Each deployment builds on the same technical core—user-facing mobile app, privacy-preserving edge processing, and a backend digital twin for system-level modeling enabling rapid adaptation while maintaining performance, privacy, and regulatory compliance. By combining real-time monitoring, predictive analytics, and community-based coordination, amber utilizes spatially predefined areas to deliver immediate services and benefits, while creating a scalable model for long-term urban mobility optimization. This approach ensures the pilot not only demonstrates technical feasibility and practicality but also lays the foundation for expansion, measurable impact, and future integration of additional features or layers as the system scales.

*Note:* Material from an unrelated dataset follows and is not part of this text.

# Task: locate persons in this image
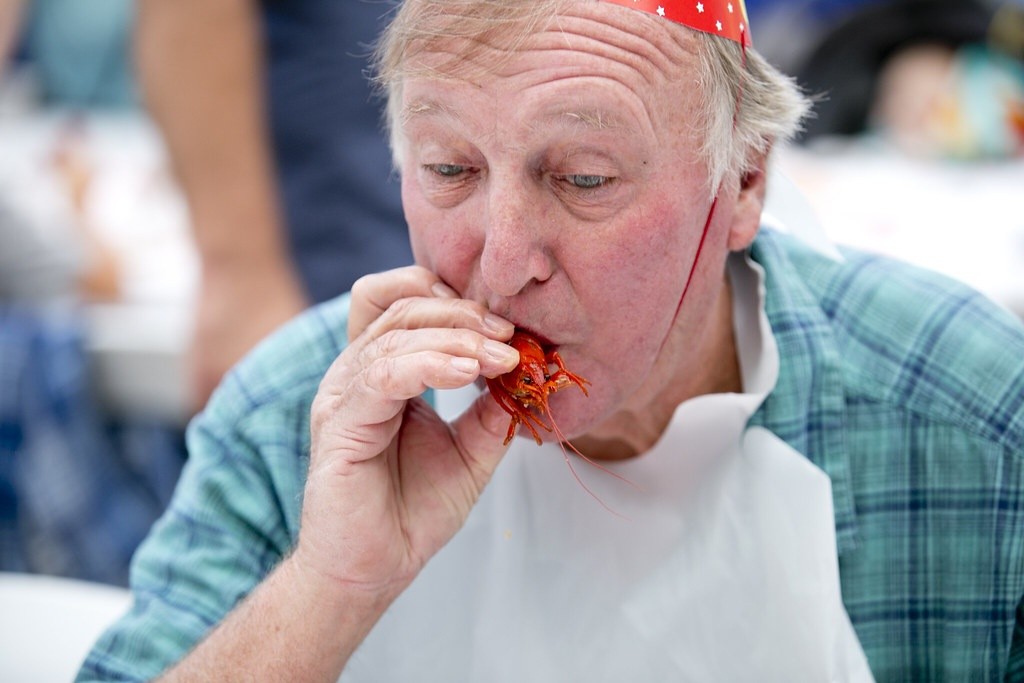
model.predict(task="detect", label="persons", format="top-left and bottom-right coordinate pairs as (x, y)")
top-left (0, 0), bottom-right (412, 590)
top-left (76, 0), bottom-right (1024, 683)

As more users join the system, Amber becomes increasingly valuable and opens opportunities to integrate additional functional layers. For example, once a critical mass of mobility and parking data is collected, eco-routing could be implemented to optimize vehicle paths across streets or districts, reducing emissions and fuel consumption. Similarly, predictive logistics coordination, dynamic pricing for shared parking, or integration with micro-mobility options could be added. This layered approach allows the solution to evolve naturally with user participation, turning the pilot into a scalable platform capable of delivering richer, district- or city-wide mobility and environmental benefits over time. By combining real-time monitoring, predictive analytics, and community-based coordination, amber leverages spatially predefined areas to provide immediate benefits while establishing a scalable, extensible model for long-term urban mobility optimization.